Invited speakers and faculty for an activity presenting scientific or medical material should read the following statements and, by signature and date, indicate their willing agreement to uphold and follow these guidelines:
It is the CME Planning Committee’s policy to ensure balance, independence, objectivity and scientific rigor in all CME Activities. The desired outcome of this policy is to conduct a meeting that is free of the appearance of or actual ineligible company influence and the introduction and/or demonstration of bias in favor of or against a commercial product, service, or device in return for known or unknown personal and/or professional gain. Full and transparent disclosure will be the policy before and during the meeting.
All individuals in a position to influence the content must disclose all ineligible company financial relationships. Any speaker or planner who refuses to disclose will be disqualified from the planning, implementation and participation as a faculty or speaker in the Annual Meeting CME activity.
Speakers must disclose any limitations on presented information, such as data from ongoing research, interim analysis, preliminary data or unsupported opinion.
If unapproved (unlabeled) uses are discussed during the CME activity, the speaker must disclose that the product is not approved in the United States for the use under discussion.

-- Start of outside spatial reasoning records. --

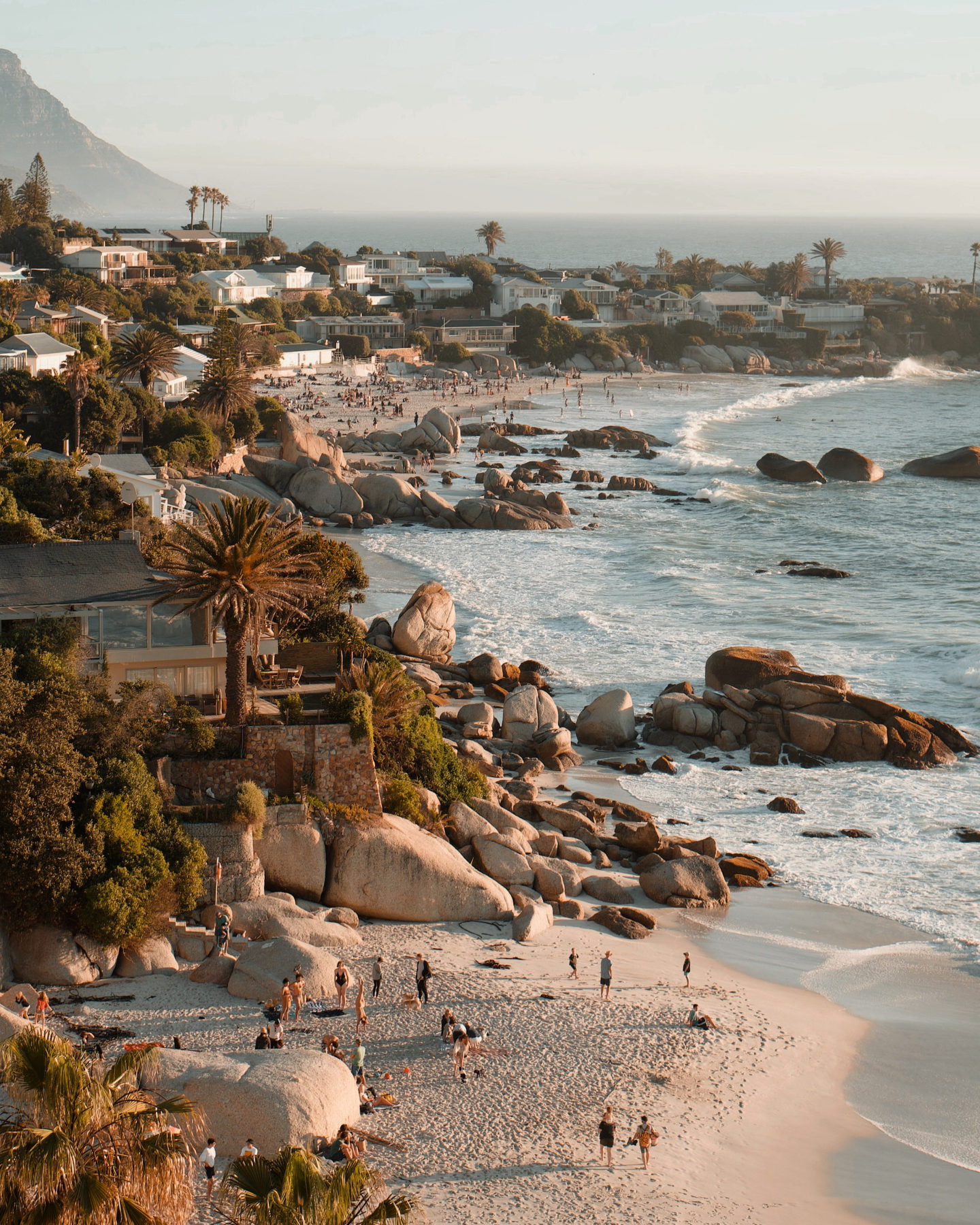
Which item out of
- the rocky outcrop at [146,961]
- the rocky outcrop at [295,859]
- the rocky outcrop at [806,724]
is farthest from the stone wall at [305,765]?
the rocky outcrop at [806,724]

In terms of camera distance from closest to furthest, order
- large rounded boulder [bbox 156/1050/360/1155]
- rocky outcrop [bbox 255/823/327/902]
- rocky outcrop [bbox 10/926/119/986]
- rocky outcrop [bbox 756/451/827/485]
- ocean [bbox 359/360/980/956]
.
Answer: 1. large rounded boulder [bbox 156/1050/360/1155]
2. rocky outcrop [bbox 10/926/119/986]
3. rocky outcrop [bbox 255/823/327/902]
4. ocean [bbox 359/360/980/956]
5. rocky outcrop [bbox 756/451/827/485]

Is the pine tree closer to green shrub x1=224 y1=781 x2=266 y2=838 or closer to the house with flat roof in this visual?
the house with flat roof

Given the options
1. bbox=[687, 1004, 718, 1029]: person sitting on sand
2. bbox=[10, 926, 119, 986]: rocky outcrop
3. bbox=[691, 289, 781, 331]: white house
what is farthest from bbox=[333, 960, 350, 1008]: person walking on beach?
Result: bbox=[691, 289, 781, 331]: white house

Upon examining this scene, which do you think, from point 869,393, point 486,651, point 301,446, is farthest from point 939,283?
point 486,651

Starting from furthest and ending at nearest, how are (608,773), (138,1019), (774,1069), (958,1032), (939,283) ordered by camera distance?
(939,283) → (608,773) → (958,1032) → (774,1069) → (138,1019)

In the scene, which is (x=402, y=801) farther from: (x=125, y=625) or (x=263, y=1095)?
(x=263, y=1095)

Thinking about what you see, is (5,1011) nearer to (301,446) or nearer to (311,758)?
(311,758)
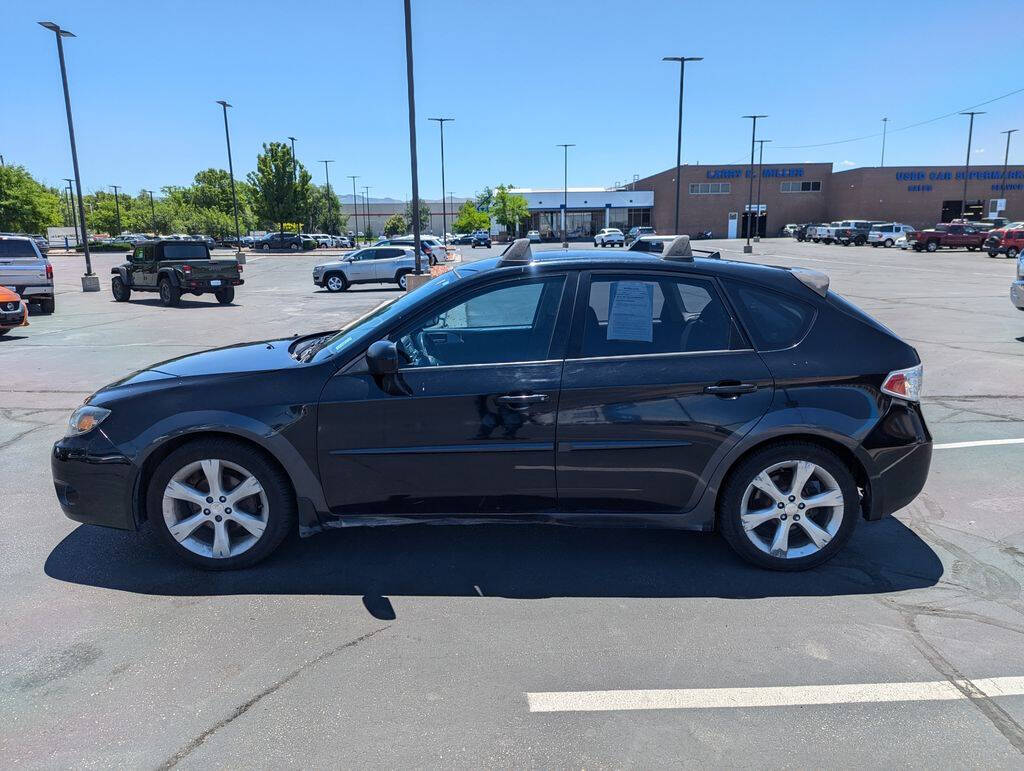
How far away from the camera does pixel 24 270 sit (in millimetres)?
17406

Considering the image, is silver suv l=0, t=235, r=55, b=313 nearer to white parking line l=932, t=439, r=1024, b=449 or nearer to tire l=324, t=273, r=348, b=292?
tire l=324, t=273, r=348, b=292

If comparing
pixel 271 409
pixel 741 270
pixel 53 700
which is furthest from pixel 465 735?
pixel 741 270

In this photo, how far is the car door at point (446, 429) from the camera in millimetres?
3764

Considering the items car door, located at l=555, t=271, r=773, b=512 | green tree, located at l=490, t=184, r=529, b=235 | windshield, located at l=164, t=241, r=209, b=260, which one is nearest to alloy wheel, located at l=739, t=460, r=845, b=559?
car door, located at l=555, t=271, r=773, b=512

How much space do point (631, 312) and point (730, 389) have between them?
67 centimetres

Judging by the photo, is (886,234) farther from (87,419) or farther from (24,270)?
(87,419)

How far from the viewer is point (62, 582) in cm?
393

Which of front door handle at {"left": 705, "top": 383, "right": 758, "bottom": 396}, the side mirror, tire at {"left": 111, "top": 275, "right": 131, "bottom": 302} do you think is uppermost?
the side mirror

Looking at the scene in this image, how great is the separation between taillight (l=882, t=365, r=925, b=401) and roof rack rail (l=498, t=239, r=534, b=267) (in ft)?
6.72

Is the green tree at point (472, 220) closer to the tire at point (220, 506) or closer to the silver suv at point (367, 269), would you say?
the silver suv at point (367, 269)

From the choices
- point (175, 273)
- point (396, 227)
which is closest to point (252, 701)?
point (175, 273)

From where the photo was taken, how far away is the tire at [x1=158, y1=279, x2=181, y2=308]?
2044 cm

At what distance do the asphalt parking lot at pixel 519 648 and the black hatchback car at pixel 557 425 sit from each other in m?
0.36

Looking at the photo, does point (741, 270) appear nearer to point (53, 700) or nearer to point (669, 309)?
point (669, 309)
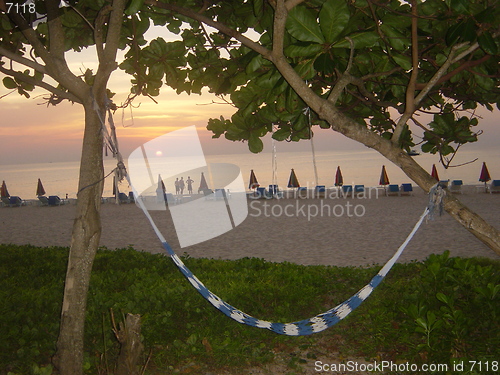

Speakers must assure, either implicitly or explicitly, that clinical recommendations offered are valid in the care of patients. Scientific research reported, referred to or used in the presentation which is in support or justification of a patient care recommendation must conform to the generally accepted standards of experimental design, data collection and analysis. All speakers will agree and ensure:
· Clinical care recommendations are based on evidence that is accepted within the profession of medicine as adequate justification for its use, indications and contraindications in patient care;
· Clinical care recommendation(s) must be justified by more than firmly held beliefs or hopes for efficacy;
· Data or information accepted in the medical profession support the recommendation(s);
· Conclusions drawn from the data must be those that are reasonably drawn from that data.